- [Exercise task]:
Please give the lines from the one containing "Scrutinizing this photograph, as" through the end of the records, inclusive, as a Markdown table with the columns Row and Line. Leave out blank lines.

Records from a spatial question set:
[start]

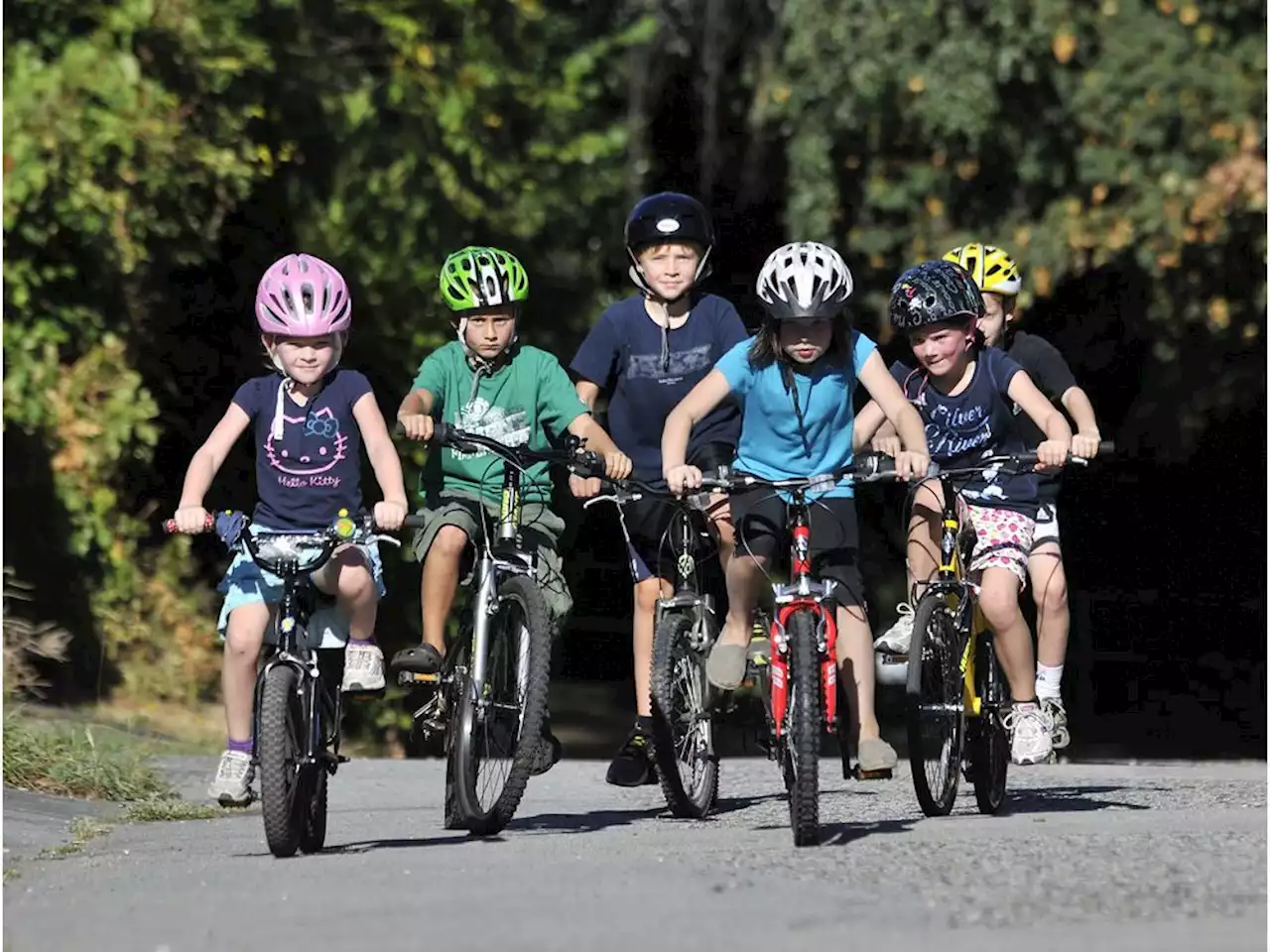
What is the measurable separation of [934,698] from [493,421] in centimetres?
179

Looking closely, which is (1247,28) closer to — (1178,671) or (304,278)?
(1178,671)

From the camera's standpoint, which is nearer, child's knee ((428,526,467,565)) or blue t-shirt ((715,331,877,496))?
blue t-shirt ((715,331,877,496))

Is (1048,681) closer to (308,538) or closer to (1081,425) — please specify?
(1081,425)

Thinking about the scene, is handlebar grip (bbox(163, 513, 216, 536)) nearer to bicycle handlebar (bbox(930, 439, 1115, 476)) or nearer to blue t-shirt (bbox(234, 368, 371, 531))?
blue t-shirt (bbox(234, 368, 371, 531))

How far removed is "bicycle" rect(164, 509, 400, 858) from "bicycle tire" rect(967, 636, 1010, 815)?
2179mm

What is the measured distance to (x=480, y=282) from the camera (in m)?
9.66

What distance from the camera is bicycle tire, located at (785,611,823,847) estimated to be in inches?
A: 330

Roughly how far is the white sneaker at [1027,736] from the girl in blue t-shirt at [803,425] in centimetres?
70

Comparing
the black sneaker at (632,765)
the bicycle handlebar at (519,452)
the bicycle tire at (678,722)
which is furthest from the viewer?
the black sneaker at (632,765)

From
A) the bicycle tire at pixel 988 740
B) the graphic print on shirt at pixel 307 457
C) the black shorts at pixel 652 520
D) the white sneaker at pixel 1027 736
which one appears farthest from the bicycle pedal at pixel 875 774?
the graphic print on shirt at pixel 307 457

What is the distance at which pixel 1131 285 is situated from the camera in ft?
61.9

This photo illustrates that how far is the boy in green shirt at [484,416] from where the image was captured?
9.56m

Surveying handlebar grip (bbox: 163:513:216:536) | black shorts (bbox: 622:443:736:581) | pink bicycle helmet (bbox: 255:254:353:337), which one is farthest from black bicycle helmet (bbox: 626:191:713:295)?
handlebar grip (bbox: 163:513:216:536)

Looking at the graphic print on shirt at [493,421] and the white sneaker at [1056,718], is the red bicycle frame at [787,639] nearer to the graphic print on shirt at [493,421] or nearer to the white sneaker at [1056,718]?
the graphic print on shirt at [493,421]
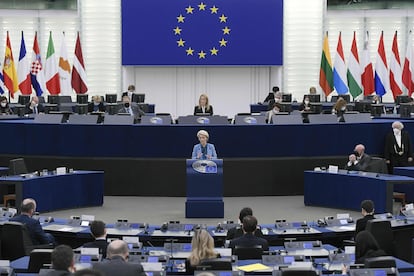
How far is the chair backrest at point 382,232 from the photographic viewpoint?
1403 centimetres

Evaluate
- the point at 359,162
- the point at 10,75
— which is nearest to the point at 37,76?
the point at 10,75

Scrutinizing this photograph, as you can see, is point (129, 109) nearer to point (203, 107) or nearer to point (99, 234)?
point (203, 107)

[end]

- [Correct result]:
| Row | Line |
|---|---|
| 1 | Scrutinizing this photograph, as you can see, is point (129, 109) nearer to point (203, 107) or nearer to point (99, 234)? |
| 2 | point (203, 107) |